# Ray Key workshop



## john lucas (Sep 18, 2007)

I just spent a week with RAy Key at the Appalachian Center for craft. What a fun time. I got to turn a lot. He's a great guy and I would urge you to take a workshop from him if you ever get the chance. 40 years as a production turner teaches you a lot. He's also been involved with the upper echelons of turning for all of these years so he has a million stories to tell. 
I'll try to post a few photos of some of the pieces I did late in the week. I turned a shallow bowl, a deeper bowl,2 boxes, a thin walled open bowl, a deep open mouth hollow vessel and a 2 smaller opening hollow vessels. I still have some minor finishing to do and I plan to do some other detail work on the outside of a couple of pieces.


----------



## Mitch Cholewinski (Mar 11, 2007)

John
Good for you John, sounds like you had a bunch of fun. I must confess I never heard of Ray Key but will take your word for it that he knows his stuff. Man, I would really like to just talk to a guy like that. Did you take a vacation week to go there? Anyway congratulations, and I for one will want to see the picture of your turnings there and a short story about each. Mitch:thumbsup::thumbsup::thumbsup:


----------



## john lucas (Sep 18, 2007)

Mitch It was my vacation. I didn't really have the money to go anywhere and no one to go with. I usually just stay home but when I do that I end up working myself to death and spending a ton of money on the house or on just junk. I get a discount on these workshops since I work for the school so I thought I would spend my money that way and then hopefully make it back on some of the product I produce during the week.


----------



## john lucas (Sep 18, 2007)

Here is a photo of the pieces I made during the workshop.
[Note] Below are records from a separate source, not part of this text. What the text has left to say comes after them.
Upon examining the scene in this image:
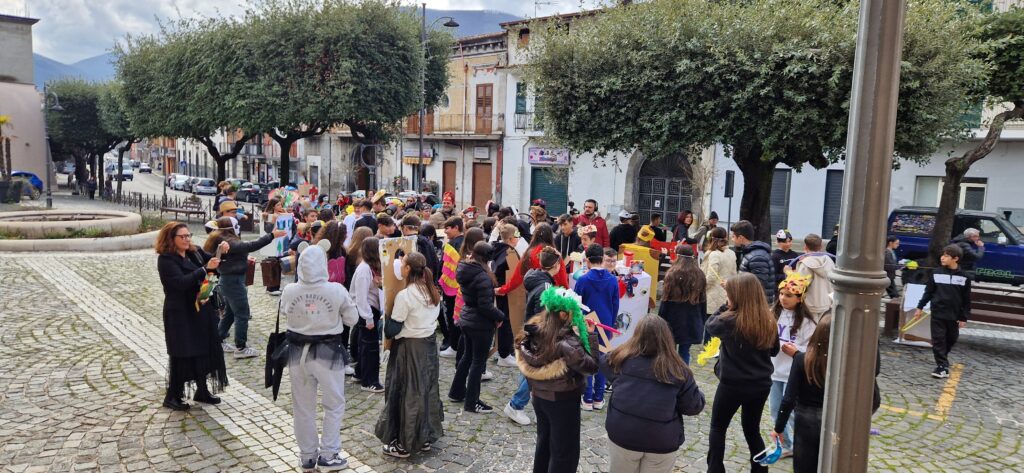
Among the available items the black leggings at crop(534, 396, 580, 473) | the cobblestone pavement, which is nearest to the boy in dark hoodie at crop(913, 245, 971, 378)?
the cobblestone pavement

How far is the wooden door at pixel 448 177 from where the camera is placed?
36.3 m

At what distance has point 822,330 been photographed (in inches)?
169

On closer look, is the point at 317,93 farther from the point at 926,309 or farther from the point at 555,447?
the point at 555,447

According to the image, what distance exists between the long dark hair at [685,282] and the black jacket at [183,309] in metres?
4.43

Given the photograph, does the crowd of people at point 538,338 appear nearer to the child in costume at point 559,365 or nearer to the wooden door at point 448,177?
the child in costume at point 559,365

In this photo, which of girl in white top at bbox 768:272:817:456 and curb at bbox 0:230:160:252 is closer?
girl in white top at bbox 768:272:817:456

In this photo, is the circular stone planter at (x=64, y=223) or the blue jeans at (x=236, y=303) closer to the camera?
the blue jeans at (x=236, y=303)

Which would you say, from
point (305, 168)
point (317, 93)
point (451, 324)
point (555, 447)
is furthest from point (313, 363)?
point (305, 168)

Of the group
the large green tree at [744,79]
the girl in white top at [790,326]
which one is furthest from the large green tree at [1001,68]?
the girl in white top at [790,326]

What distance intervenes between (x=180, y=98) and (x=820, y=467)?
2666 cm

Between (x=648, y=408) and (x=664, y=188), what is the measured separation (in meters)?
24.8

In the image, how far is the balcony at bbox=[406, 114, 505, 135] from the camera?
33719 mm

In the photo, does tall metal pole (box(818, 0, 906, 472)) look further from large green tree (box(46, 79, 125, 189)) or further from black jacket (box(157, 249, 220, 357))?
large green tree (box(46, 79, 125, 189))

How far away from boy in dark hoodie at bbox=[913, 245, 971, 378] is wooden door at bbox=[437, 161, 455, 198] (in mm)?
29171
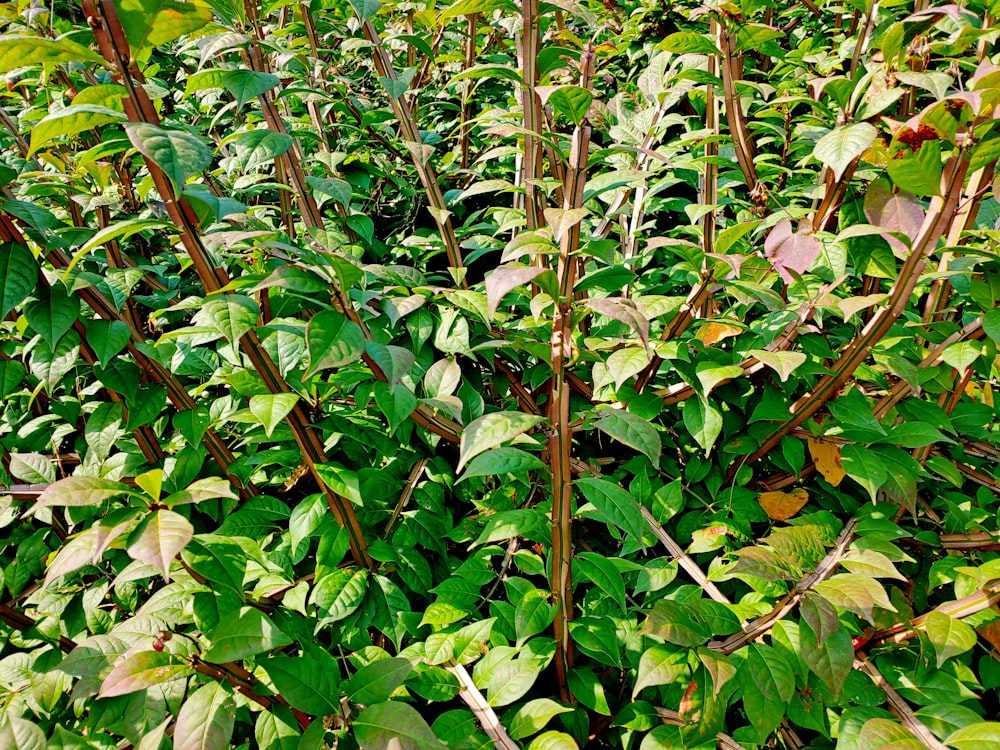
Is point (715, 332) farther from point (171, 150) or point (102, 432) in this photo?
point (102, 432)

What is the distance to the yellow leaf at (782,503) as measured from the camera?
1.51 m

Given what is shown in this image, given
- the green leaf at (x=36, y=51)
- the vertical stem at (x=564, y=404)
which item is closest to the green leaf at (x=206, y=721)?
the vertical stem at (x=564, y=404)

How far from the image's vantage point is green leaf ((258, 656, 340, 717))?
1047 mm

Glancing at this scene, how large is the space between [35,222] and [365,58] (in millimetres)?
1821

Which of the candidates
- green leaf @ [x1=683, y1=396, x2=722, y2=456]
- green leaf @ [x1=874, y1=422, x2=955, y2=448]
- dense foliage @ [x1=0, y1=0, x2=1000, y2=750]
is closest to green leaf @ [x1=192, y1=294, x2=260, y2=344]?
dense foliage @ [x1=0, y1=0, x2=1000, y2=750]

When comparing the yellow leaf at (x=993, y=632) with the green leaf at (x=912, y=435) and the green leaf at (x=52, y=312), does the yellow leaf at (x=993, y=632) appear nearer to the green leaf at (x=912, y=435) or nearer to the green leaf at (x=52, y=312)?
the green leaf at (x=912, y=435)

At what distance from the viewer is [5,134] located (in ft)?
5.25

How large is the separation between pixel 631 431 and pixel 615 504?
0.13 meters

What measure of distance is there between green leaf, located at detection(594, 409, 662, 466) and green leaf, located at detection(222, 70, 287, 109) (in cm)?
82

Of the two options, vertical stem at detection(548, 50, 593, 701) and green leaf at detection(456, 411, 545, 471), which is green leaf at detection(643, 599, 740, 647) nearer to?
vertical stem at detection(548, 50, 593, 701)

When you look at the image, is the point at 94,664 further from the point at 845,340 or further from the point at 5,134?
the point at 845,340

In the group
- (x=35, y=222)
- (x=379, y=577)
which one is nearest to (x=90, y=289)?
(x=35, y=222)

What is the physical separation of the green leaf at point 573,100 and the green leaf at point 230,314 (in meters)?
0.60

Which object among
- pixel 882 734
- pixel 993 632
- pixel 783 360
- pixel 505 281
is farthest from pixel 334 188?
pixel 993 632
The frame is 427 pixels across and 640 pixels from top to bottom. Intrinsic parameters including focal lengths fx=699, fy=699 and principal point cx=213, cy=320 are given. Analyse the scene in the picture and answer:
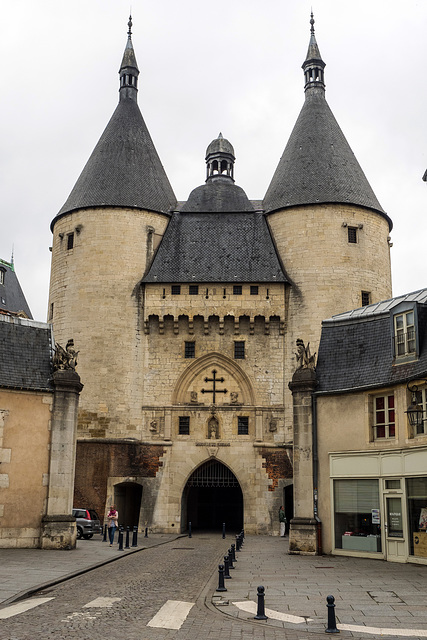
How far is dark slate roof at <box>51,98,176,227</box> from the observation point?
129 ft

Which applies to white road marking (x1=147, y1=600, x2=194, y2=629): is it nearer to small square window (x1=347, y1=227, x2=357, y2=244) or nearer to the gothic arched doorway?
the gothic arched doorway

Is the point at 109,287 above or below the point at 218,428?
above

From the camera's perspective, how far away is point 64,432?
22812 millimetres

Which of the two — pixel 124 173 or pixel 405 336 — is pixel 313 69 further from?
pixel 405 336

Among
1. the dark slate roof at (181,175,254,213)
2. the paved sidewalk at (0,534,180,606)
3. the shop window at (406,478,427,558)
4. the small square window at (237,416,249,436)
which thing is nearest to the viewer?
the paved sidewalk at (0,534,180,606)

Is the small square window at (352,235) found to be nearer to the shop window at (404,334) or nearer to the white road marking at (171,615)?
the shop window at (404,334)

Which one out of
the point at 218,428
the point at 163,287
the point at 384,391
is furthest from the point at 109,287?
the point at 384,391

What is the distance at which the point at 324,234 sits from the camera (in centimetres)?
3797

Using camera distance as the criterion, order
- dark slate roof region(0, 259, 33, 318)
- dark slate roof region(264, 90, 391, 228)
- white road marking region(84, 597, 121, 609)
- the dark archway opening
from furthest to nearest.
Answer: dark slate roof region(0, 259, 33, 318), dark slate roof region(264, 90, 391, 228), the dark archway opening, white road marking region(84, 597, 121, 609)

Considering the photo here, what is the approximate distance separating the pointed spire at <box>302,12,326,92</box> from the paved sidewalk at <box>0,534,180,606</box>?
3213 cm

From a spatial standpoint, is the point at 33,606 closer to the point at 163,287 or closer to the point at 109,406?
the point at 109,406

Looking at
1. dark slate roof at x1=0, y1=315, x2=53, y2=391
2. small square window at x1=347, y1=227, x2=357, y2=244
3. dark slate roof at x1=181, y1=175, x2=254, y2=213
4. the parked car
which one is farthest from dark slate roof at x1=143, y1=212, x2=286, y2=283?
dark slate roof at x1=0, y1=315, x2=53, y2=391

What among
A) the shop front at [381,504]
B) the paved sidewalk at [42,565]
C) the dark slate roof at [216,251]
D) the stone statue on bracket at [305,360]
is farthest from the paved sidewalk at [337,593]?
the dark slate roof at [216,251]

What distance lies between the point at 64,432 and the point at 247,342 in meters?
16.6
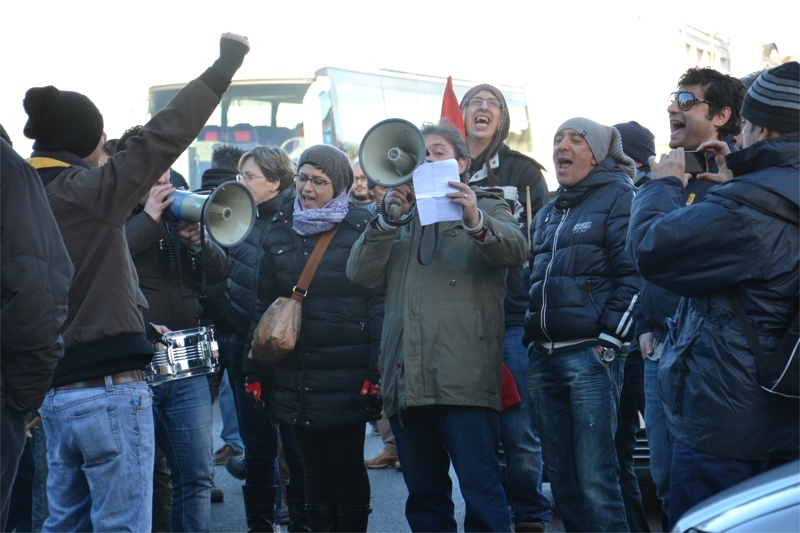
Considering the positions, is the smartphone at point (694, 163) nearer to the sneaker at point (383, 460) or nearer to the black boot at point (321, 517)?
the black boot at point (321, 517)

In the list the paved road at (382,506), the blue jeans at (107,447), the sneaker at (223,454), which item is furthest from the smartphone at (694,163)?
the sneaker at (223,454)

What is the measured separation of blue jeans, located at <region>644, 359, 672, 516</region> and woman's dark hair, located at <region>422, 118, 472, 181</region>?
1.21m

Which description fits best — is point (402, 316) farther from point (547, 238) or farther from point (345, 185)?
point (345, 185)

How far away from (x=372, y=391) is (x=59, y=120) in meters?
2.01

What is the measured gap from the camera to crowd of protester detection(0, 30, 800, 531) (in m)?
2.91

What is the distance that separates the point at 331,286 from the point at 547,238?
1120 mm

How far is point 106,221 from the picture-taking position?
10.9 feet

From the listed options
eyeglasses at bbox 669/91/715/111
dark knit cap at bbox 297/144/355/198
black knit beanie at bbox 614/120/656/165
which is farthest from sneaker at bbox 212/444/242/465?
eyeglasses at bbox 669/91/715/111

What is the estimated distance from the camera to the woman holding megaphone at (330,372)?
15.3ft

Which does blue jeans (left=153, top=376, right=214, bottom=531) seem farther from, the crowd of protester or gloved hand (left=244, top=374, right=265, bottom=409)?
gloved hand (left=244, top=374, right=265, bottom=409)

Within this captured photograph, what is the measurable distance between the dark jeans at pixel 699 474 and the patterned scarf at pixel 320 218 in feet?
7.50

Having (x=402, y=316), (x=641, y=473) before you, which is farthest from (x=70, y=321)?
(x=641, y=473)

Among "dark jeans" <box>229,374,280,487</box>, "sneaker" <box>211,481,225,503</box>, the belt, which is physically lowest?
"sneaker" <box>211,481,225,503</box>

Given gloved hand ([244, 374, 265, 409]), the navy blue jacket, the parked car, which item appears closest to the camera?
the parked car
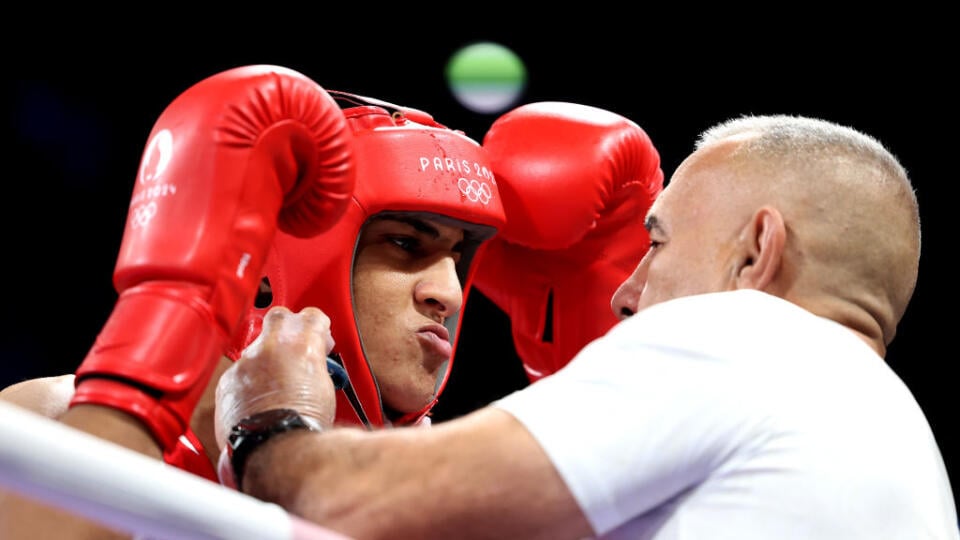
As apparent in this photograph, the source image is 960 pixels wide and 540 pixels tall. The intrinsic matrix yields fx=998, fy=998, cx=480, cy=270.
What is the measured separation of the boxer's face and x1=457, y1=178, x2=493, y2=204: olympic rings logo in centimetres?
9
The hollow vessels are 1/8" thick except for the tall one. I didn't have the proper measuring tools to check the bottom and chickened out so I left is as it was. Turns out it was 1/2" thick but it still worked out.


----------



## Mitch Cholewinski (Mar 11, 2007)

John
Every one of them is a winner in my eyes. Nice work. You don't have anything planned when you go to them workshops do you John? Just turn whatever comes to mind? Your finishes look so smooth and I don't think they get that way from a lot of sanding.What kind of lathe did you turn them on? That's another thing, you were turning on an unfamiliar lathe and tools. I for one am impressed. Mitch:thumbsup::thumbsup:


----------



## john lucas (Sep 18, 2007)

Mitch Fortunately the lathe was the same thing I use. I took each project home and sanded it in the evening because they didn't have dust collection at the school, at least not at the lathes.
The projects were sort of assigned. The first day he demo'd platters, I turned mine into sort of a deep platter/shallow bowl. The second day he demo'd bowls, I made 2 the one with the white interior and small foot that I turned 3/16" thick and the the small darker bowl. On Wednesday he demo'd boxes. I made 2 boxes and the scoop and wine stopper on that day. Thursday was the open vase piece. That one fought me because I really didn't bring the proper tools to hollow that deep or to measure that deep. Friday was the hollow vessel day so I made the southwest vesssel and turned it really thin. 
Mostly on these days I was trying to work on my turning skills. Getting cuts clean enough to only need slight sanding. The wood we used had a tendency to tear out so I got to practice putting wax on the wood and making a few really light final passes to clean up the cuts. It works very well. 
I highly suggest his workshop.


----------



## Mitch Cholewinski (Mar 11, 2007)

John think I would like to go to a class like this John. I wanted to mention one thing after your saying putting wax on the wood and making light cuts works good. Did you ever try applying a lot of paste wax to the turning and sand wood that is easy to tear and dry? Don't know what this wax does but it surely works good, and it doesn't affect the finish. Darrell Feltmate mentioned this on his site and I been doing it occasionally. Once again, nice work John and thanks for posting this. Mitch


----------



## john lucas (Sep 18, 2007)

Mitch I've been using either wax or thinned lacquer to make the final cuts for years. Thinned lacquer works really well if you wait for it to harden but it can clog up sandpaper and isn't compatible with many finishes. I think the wax acts as a lubricant to make the cutting action more efficient. I don't know that for sure.
This is only the 4th workshop I've ever done. They have all been fun. If you really want to have a good time take a workshop at John C. Campbell folk school. It's like going to summer camp for adults. It is a great experience. There are a lot of other craft schools around and you will learn a lot from any of them but John Campbell gives you the total experience.
www.folkschool.org


----------